戦力からすれば、天下取りには物足りないと山下は感じていた。潮目が変わったのは、94年の年末から95年の年明けにかけてオーストラリアで行われた第1回AAAアジア野球選手権大会から山本が帰った後だった。

山下 土産はいらん。その代わりに、代表監督の渡辺さんと阪口監督のミーティングを全部、書き留めてきてくれ。どんなことを話すのか、それだけをメモしてきてくれって言ったら、参加選手18人全員の特徴を書いてきた。山本自身が感じたことが書いてありました。

1年生で高校日本代表に選ばれた山本に山下が授けたミッションは、代表監督の横浜(神奈川)渡辺元智とコーチの東邦(愛知)阪口慶三(現大垣日大監督)のミーティングの内容を一言ももらさず聞いてくること。世界を舞台に戦う当代の高校球界の名将2人が、何を重視し、選手に伝えるのかを山下は知りたかった。だが、山本は監督から求められた以上のものをつかんできた。
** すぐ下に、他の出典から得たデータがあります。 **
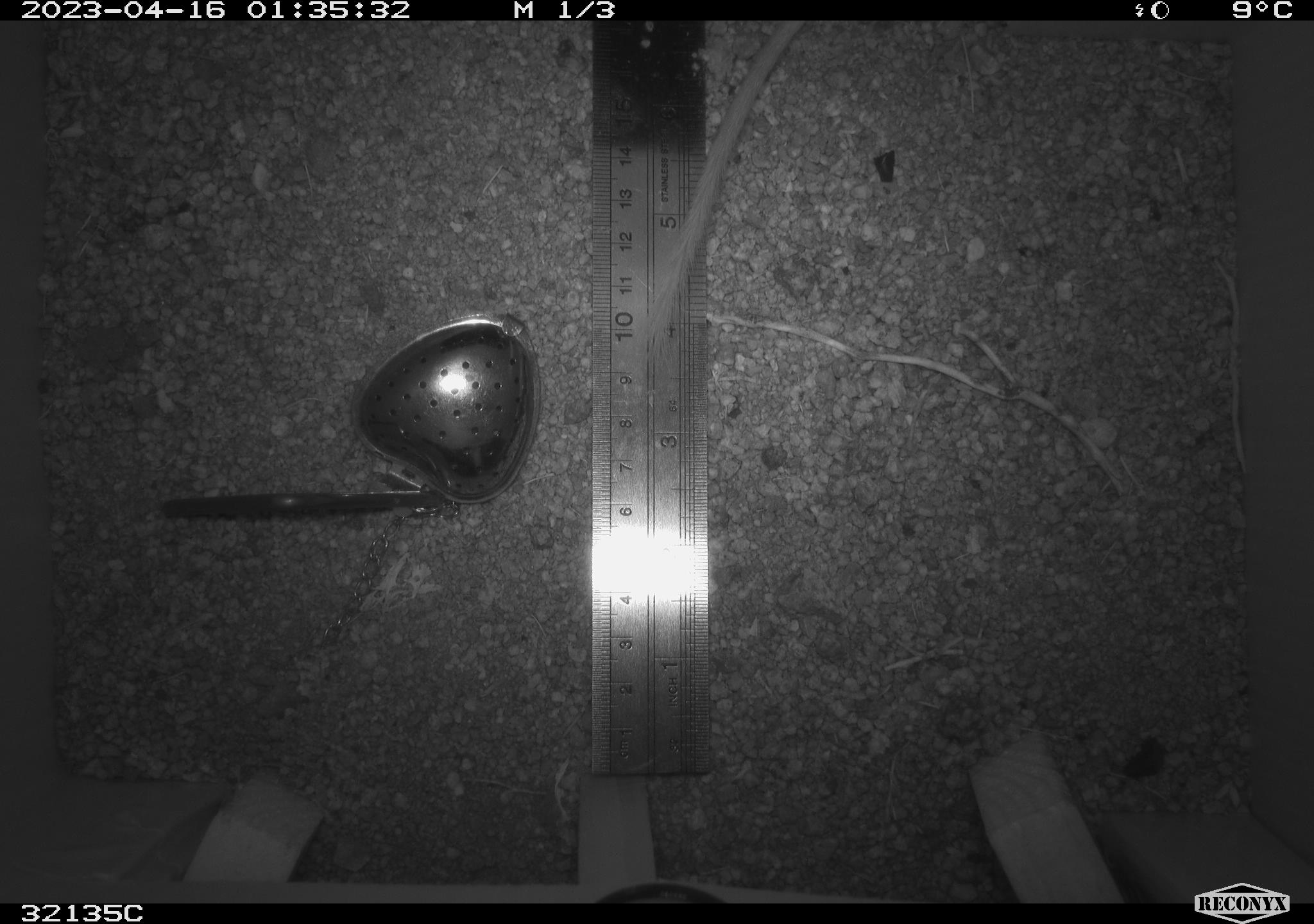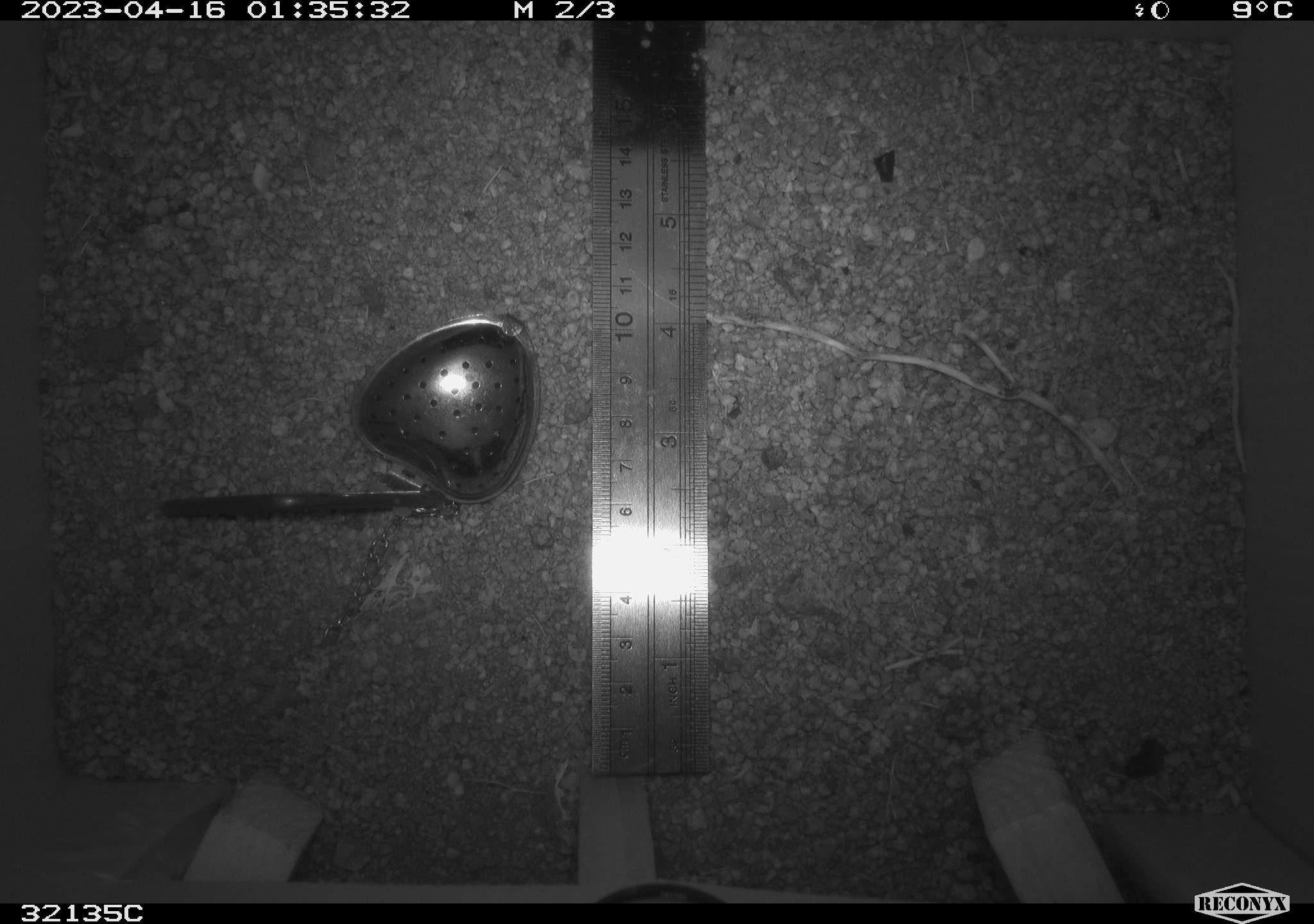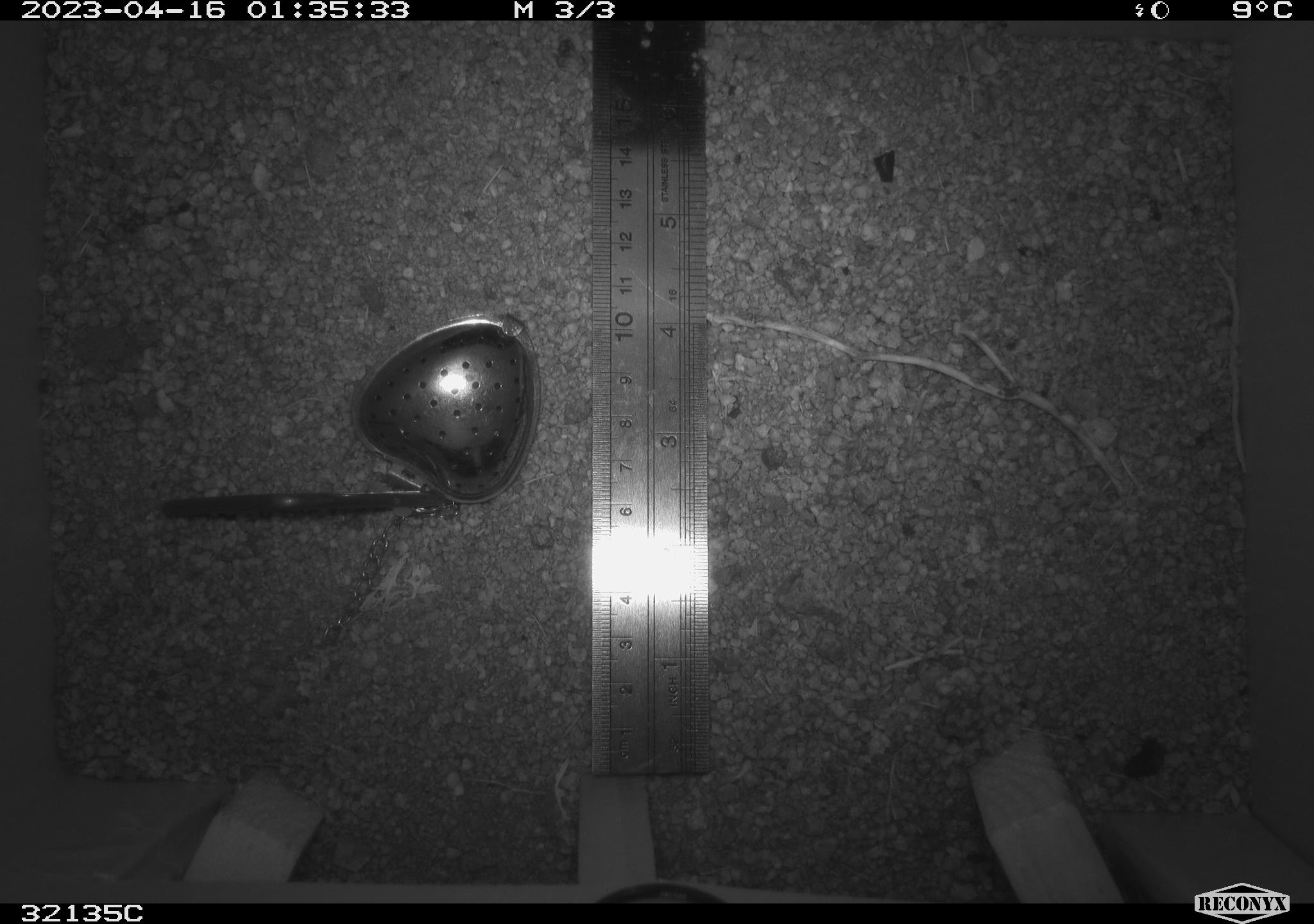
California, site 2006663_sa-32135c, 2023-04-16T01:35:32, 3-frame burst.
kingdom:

95年センバツは準々決勝で、大会を制した観音寺中央(香川)に敗れたが3年ぶり2度目の8強入り。さらにその夏の甲子園で、山本のリポートが好結果につながった。3回戦は大会屈指の左腕と言われた吉年滝徳(元広島)を擁する関西(岡山)との対決。そこで山本自身が事を起こしたのだ。
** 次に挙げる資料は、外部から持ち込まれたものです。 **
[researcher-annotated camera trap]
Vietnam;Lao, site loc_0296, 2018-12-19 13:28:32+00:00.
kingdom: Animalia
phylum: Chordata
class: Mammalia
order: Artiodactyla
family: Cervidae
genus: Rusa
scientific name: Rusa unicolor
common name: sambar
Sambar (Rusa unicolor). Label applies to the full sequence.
2回の星稜の攻撃。吉年の失策と与四球から1死一、二塁の先制機をつかんだ。その場面で二塁走者の山本が三盗を決めた。山下から出ていたサインは「待て」。だがエースは、三塁に走り、一、三塁に好機を広げて4点先制につなげたのだ。

山下 思わず「おい、俺、サイン間違えたか!?」ってベンチで声を出したら、横にいた選手が「いえ、待てのサインでした」って言うから、ぼくはショックを受けたんです。
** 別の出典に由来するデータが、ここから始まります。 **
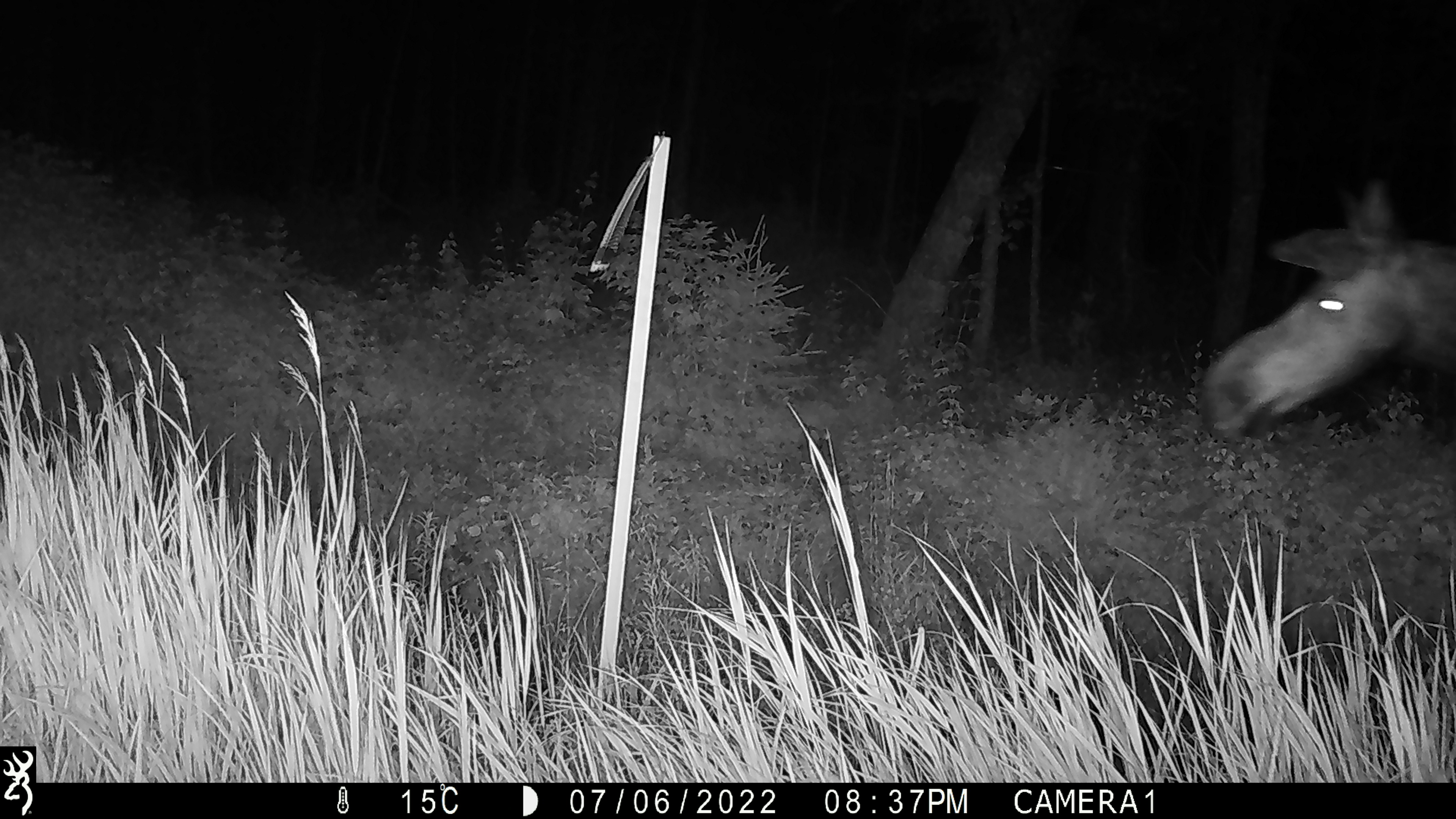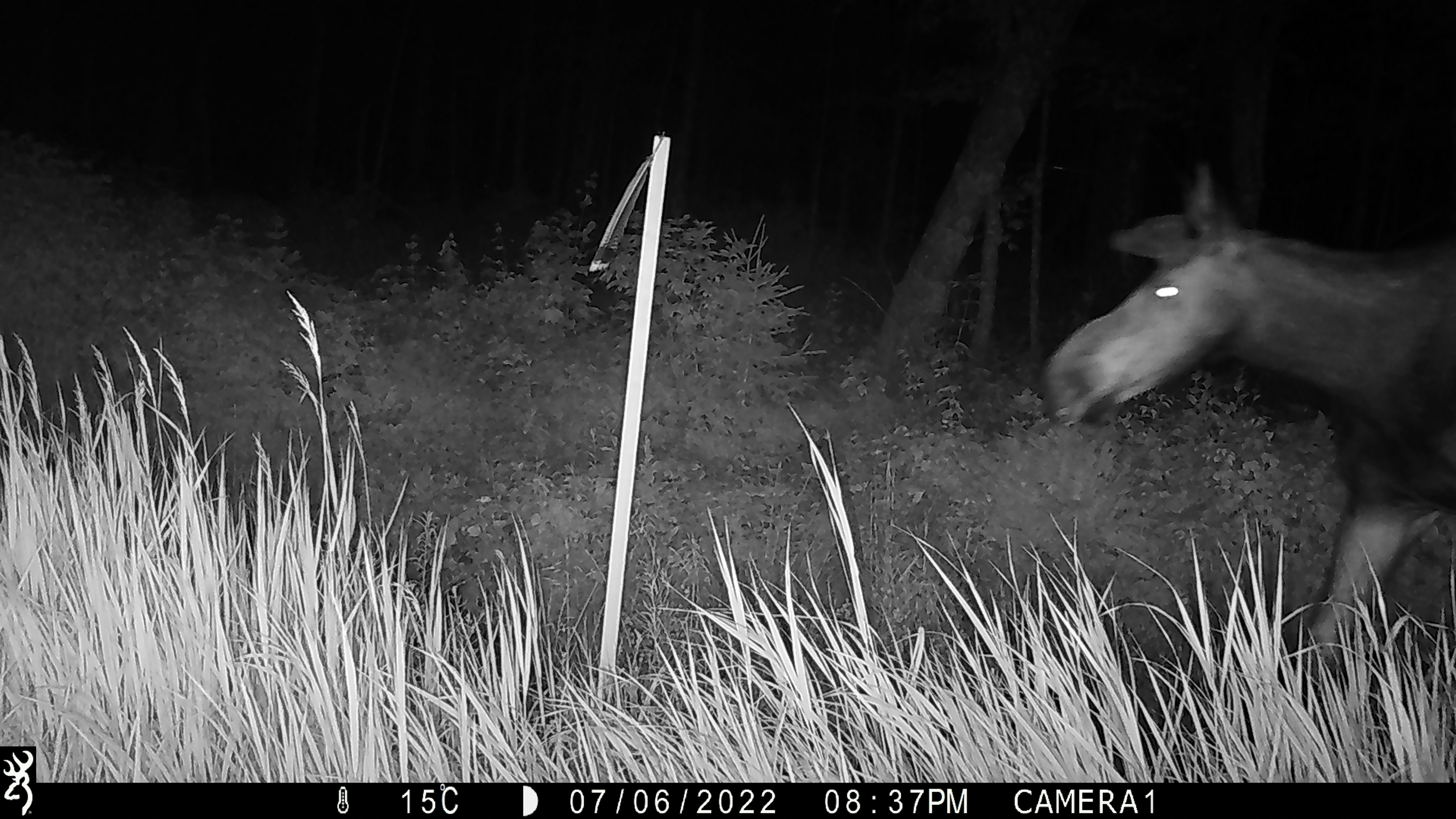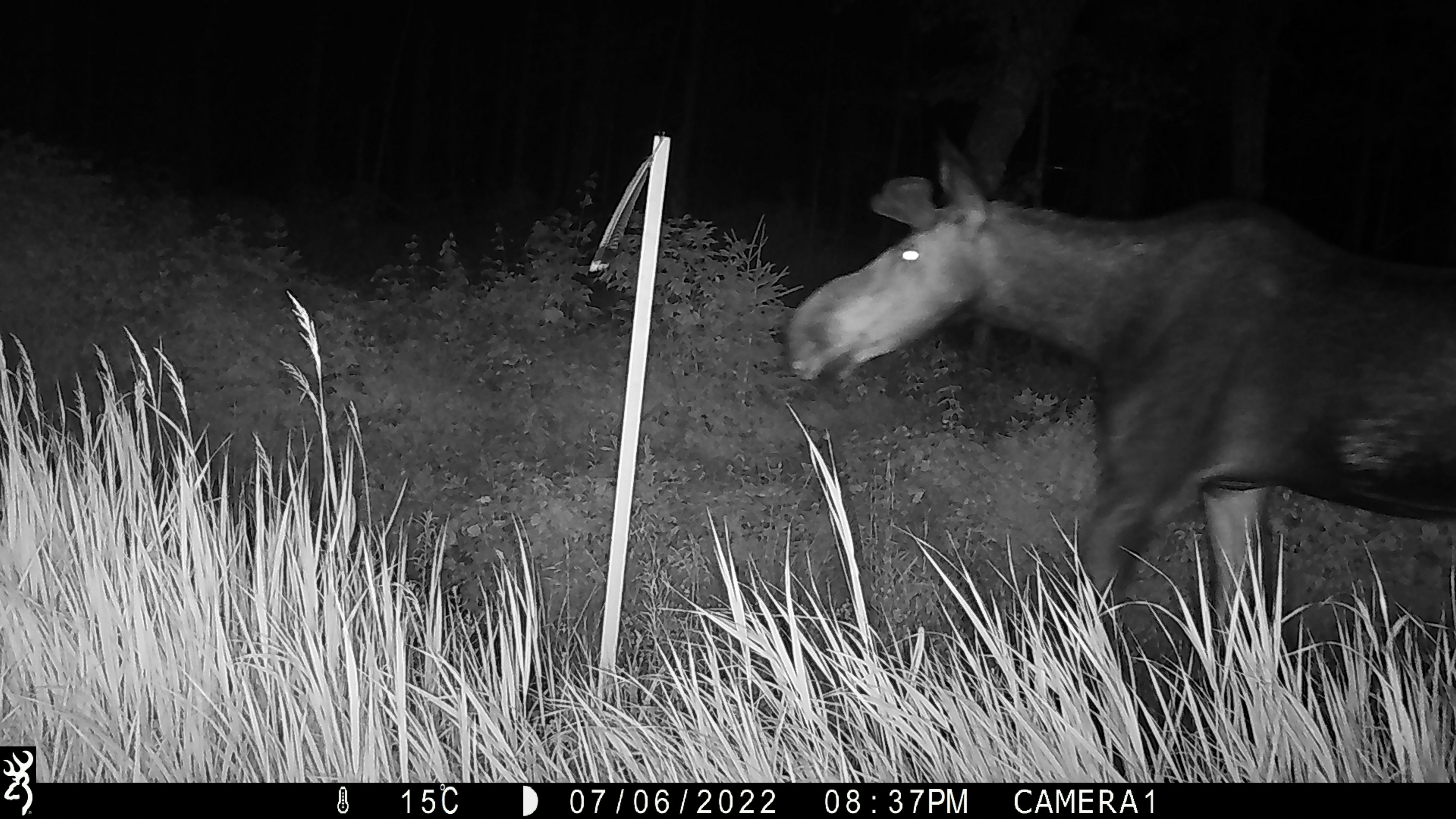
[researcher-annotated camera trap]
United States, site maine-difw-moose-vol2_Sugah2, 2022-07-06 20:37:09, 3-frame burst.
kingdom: Animalia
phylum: Chordata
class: Mammalia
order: Artiodactyla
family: Cervidae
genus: Alces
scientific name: Alces alces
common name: moose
ホームを踏んでベンチに戻ってきた山本に、山下は「省吾、お前、なんで(三塁に)行った?」と問いただした。山本の答えは「僕、オーストラリアで吉年さんと同じ部屋でしたから」。山下は衝撃を受けた。速球に加え、縦のカーブが吉年の武器。ただ、カーブを投げる際、二塁にけん制しないことを山本は頭に入れ、投球の組み立ても考慮した上で三盗を敢行して成功させたのだ。

山下 そのときに僕は、初めて生徒をリスペクト(尊敬)しました。その大会までは、ベスト4の壁をなかなか破れなかった。その壁を破るのは選手だなと思ったんです。選手が僕以上のことをやらないと日本一っていうのはないんだな、と思いました。